O Canal do Panamá liga o Oceano Atlântico ao Pacífico. Sua criação gerou grande benefício para o transporte marítimo global. Antes da conclusão do canal, um navio tinha que contornar o extremo sul da América do Sul, uma rota muito mais longa e perigosa.

O mar ao redor do tempestuoso Cabo Horn foi durante séculos um verdadeiro cemitério de navios. Milhares de marinheiros morreram e inúmeros navios foram perdidos na região. Mas a passagem pelo Canal do Panamá encurtou a viagem em mais de 13 mil quilômetros, economizando dinheiro e tempo.

Mas agora, a mudança climática parece estar ameaçando essa rota. Cada vez que as eclusas do canal são abertas, milhões de litros de água doce correm para o mar.
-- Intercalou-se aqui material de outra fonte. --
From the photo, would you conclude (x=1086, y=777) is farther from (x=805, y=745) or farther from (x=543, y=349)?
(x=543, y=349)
Como consequência, o nível da água no canal cai. Depois, essa água é reposta. No entanto, agora residentes, conservacionistas e meteorologistas estão observando uma diminuição nas chuvas na América Central como resultado da mudança climática. O que significa menos água para o canal. E se a água doce que sai das eclusas do canal não puder mais ser reposta, os grandes navios terão cada vez mais dificuldade para passar por ele.
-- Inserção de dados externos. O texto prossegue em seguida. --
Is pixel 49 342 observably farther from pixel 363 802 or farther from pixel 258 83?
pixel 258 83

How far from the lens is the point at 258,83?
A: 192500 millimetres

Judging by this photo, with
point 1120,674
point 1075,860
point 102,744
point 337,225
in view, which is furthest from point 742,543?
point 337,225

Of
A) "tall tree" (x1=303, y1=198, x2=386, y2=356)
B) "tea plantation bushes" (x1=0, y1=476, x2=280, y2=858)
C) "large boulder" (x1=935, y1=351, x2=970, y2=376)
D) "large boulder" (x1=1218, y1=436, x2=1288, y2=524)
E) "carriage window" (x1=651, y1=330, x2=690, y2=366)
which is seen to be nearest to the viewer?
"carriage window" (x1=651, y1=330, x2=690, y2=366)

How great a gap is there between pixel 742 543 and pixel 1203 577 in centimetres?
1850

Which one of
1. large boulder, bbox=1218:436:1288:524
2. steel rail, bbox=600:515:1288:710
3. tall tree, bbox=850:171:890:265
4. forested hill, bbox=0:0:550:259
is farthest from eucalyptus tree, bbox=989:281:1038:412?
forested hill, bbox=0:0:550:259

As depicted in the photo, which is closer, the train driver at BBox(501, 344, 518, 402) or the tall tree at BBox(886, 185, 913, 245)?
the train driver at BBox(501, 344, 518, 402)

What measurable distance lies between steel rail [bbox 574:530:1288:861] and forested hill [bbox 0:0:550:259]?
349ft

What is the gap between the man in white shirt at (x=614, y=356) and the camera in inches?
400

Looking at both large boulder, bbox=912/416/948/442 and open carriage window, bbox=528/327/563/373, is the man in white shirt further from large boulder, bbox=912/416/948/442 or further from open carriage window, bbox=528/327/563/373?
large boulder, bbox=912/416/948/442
•        De onde vem toda essa água?

O Canal do Panamá usa tanta água doce porque os navios precisam passar por uma dúzia de eclusas que os levam 26 metros para cima e para baixo. Segundo a empresa de consultoria Everstream, que monitora e avalia cadeias de suprimentos em nome de empresas internacionais, são necessários cerca de 200 milhões de litros de água para cada passagem de navio pelo canal.

Autoridade do Canal do Panamá, que é responsável pela operação da via, emitiu severas restrições de calado nos últimos meses. O calado de um navio é a distância entre a linha d'água e o fundo do navio. Essa medição determina quanta água um navio precisa para navegar com segurança. Se um navio é carregado com mercadorias pesadas, ele afunda mais criando, um calado maior.

O calado operacional normal para o canal é de 15,24 metros. No início de maio, as autoridades divulgaram um ajuste de calado para as eclusas Neo-Panamax – o termo se refere aos limites de tamanho de alguns dos maiores navios que atravessam o canal – com base nos níveis de água projetados. A partir de 24 de maio, os maiores navios que trafegam pelo canal estarão limitados a calados de até 13,56 metros. Uma semana depois, em 30 de maio, será reduzido novamente para 13,4 metros.

Para piorar as coisas, os analistas da Everstream não esperam que a situação melhore até o final da primavera. Na verdade, as coisas podem piorar para o negócio de transporte marítimo.

A Hapag-Lloyd, empresa de navegação com sede em Hamburgo, na Alemanha, e outras transportadoras internacionais responderam ao problema carregando menos contêineres para reduzir o calado de seus navios.

Para compensar a perda de receita, a Hapag-Lloyd introduzirá uma sobretaxa de 500 dólares por contêiner que passar pelo Canal do Panamá a partir de junho. Especialistas em comércio temem uma interrupção nas cadeias de suprimentos e tempos de transporte mais longos que afetarão os preços.

•        Nem todos estão apavorados

Vincent Stamer tem uma visão mais relaxada dos níveis de água no Canal do Panamá e as possíveis consequências para o comércio global. "Não será realmente crítico para as cadeias de suprimentos por enquanto", disse à DW o economista do Instituto para a Economia Mundial (IfW), de Kiel.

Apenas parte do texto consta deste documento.